A research question is a question posed by a researcher, which they then seek to answer by conducting an investigation. Every investigation begins with a research question.
A hypothesis is a clear statement predicting how changes in the independent variable will affect the value of the dependent value and is based on the information gathered previously
The research method determines how the researcher will test the hypothesis.
Sample – the subset or smaller group of participants that are chosen to take part in the research.

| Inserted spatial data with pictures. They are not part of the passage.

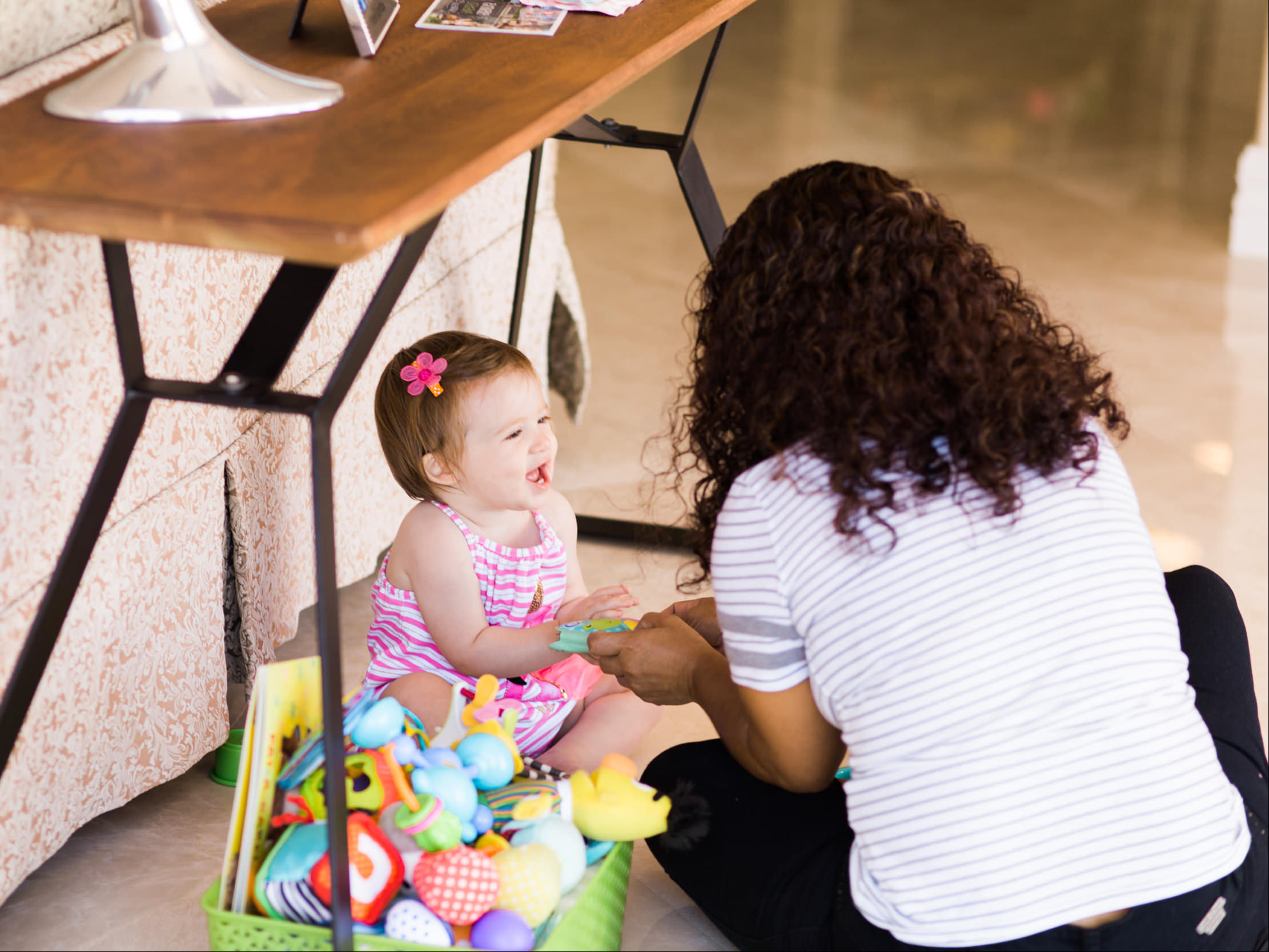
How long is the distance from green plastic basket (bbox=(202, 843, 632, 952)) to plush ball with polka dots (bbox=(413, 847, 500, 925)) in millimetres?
36

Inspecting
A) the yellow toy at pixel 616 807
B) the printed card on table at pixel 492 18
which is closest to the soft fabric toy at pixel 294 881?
the yellow toy at pixel 616 807

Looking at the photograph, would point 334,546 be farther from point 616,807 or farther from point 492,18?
point 492,18

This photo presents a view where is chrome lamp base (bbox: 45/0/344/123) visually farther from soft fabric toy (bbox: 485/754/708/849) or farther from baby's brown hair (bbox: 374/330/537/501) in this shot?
soft fabric toy (bbox: 485/754/708/849)

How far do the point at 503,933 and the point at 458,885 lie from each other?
6 cm

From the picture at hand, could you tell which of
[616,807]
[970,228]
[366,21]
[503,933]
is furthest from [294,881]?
[970,228]

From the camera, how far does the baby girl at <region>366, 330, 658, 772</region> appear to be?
5.27ft

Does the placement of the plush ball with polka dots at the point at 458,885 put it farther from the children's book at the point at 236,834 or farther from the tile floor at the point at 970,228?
the tile floor at the point at 970,228

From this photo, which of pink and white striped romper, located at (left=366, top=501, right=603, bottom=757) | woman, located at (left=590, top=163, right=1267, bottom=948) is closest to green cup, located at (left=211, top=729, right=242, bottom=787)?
pink and white striped romper, located at (left=366, top=501, right=603, bottom=757)

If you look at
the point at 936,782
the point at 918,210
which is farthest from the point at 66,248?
the point at 936,782

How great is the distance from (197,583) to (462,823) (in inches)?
19.7

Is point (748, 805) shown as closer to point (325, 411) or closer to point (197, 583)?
point (325, 411)

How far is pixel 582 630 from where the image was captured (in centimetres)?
152

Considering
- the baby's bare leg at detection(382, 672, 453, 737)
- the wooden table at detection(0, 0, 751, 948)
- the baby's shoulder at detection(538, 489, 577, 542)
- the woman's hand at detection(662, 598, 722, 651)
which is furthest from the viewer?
the baby's shoulder at detection(538, 489, 577, 542)

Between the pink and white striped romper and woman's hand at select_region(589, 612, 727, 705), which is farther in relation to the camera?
the pink and white striped romper
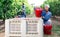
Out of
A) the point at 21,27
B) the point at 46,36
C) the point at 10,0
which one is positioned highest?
the point at 10,0

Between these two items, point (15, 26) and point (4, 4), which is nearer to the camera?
point (15, 26)

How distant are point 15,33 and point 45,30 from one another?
2.04 meters

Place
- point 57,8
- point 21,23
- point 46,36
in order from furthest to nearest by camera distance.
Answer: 1. point 57,8
2. point 46,36
3. point 21,23

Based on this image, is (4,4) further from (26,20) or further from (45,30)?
(26,20)

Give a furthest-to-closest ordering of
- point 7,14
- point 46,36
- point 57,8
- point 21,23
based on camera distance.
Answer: point 57,8 → point 7,14 → point 46,36 → point 21,23

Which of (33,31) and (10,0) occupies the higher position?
(10,0)

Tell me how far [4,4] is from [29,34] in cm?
516

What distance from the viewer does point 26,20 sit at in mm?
7637

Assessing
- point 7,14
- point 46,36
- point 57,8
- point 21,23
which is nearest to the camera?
point 21,23

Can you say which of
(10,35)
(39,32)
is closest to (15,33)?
(10,35)

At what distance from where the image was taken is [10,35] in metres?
7.87

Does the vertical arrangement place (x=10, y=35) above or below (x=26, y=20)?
below

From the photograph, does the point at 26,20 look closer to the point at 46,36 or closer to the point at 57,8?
the point at 46,36

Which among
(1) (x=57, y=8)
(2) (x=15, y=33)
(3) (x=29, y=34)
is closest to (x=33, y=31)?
(3) (x=29, y=34)
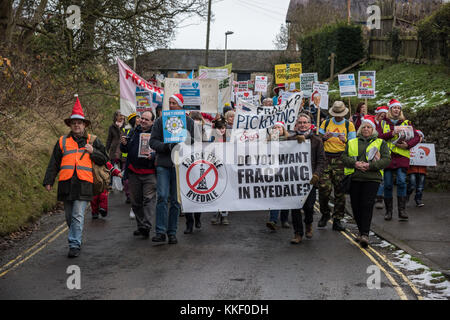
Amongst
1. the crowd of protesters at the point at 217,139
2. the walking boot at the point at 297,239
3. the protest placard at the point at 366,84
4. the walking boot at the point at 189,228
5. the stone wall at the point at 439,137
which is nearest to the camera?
the crowd of protesters at the point at 217,139

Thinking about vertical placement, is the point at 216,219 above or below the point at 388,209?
below

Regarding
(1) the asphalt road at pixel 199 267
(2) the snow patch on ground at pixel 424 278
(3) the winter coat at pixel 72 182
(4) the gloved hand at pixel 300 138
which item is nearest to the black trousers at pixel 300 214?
(1) the asphalt road at pixel 199 267

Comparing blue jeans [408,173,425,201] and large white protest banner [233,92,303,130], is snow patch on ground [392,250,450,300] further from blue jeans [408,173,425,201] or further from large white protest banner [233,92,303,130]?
blue jeans [408,173,425,201]

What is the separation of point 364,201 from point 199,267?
2.84 meters

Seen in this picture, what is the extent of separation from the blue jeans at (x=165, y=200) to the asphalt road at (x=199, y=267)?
11.6 inches

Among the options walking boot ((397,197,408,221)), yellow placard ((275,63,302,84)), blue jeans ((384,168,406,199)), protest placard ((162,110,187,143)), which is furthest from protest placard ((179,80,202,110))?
yellow placard ((275,63,302,84))

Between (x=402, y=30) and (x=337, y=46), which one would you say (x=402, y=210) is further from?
(x=337, y=46)

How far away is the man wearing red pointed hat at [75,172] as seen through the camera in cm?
853

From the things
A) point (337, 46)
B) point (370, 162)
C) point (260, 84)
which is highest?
point (337, 46)

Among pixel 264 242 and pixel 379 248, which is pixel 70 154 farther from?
pixel 379 248

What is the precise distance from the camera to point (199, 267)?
25.5ft

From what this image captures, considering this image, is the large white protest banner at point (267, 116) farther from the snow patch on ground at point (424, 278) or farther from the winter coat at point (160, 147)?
the snow patch on ground at point (424, 278)

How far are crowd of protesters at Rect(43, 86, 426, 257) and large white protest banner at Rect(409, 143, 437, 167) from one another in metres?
1.40

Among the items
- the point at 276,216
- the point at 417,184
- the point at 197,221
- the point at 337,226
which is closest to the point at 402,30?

Participant allocation must be done in a systematic and carefully planned manner to ensure that participants’ individual characteristics are evenly distributed among the groups.
Experimental group - the group exposed to the experimental conditions
Control group the group that receives either no treatment or some kind of placebo treatment.
Convenience sampling is a type of non-probability sampling in which researchers draw the sample from the people who are easily available at the time.
Random sampling is a sampling procedure in which every member of the population has an equal chance of being selected in the sample.
Stratified random sampling is a process by which the effects of a certain variable can be eliminated as a possible confound in an experiment.
The median is less affected by outliers and skewed data than the mean and is usually the preferred measure of centraltendency when the distribution is not symmetrical.
A high standard deviation shows that the data is widely spread (less reliable) and a low standard deviation shows that the data are clustered closely around the mean (more reliable).
Non-parametric tests are useful for non-representative populations and/or small samples
Use non-parametric if data is nominal or ordinal. Use parametric if data is interval or ratio.
The two-sample t-test is a parametric test that assumes that
data are normally distributed.
The unpaired t-test, or t-test for independent groups, compares
two different sets of subjects, whereas the paired t-test, or
within-subjects t-test, makes comparisons between the same
set of subjects exposed to two conditions
The paired t-test minimises participant variables, and is thus
theoretically more statistically powerful
Mann-Whitney U test is the non-parametric equivalent of the unpaired t-test and is typically used for ordinal data to test whether two means are equal or not.
Nominal data is qualitative, no ranking or order
Ordinal data has a sequence but irregular gaps between levels.
Interval-steps in the scale are evenly placed but zero does not mean zero.
Ratio - Steps in the scale are evenly placed and zero means zero
The Wilcoxon signed-rank-test is the non-parametric equivalent of the paired t-test. It is used as an alternative to the t-test when the population cannot be assumed to be normally distributed. It compares two sets of scores from the same set of participants when the data is not normally distributed.
The Pearson correlation coefficient is a parametric statistic that represents the strength of the linear relationship between two normally distributed variables. A change in one variable is associated with a proportional change in the other variable
The Pearson correlation coefficient (designated by the symbol r) is a parametric statistic that represents the strength of the linear relationship between two normally distributed variables. A change in one variable (variable A) is associated with a proportional change in the other variable (variable B).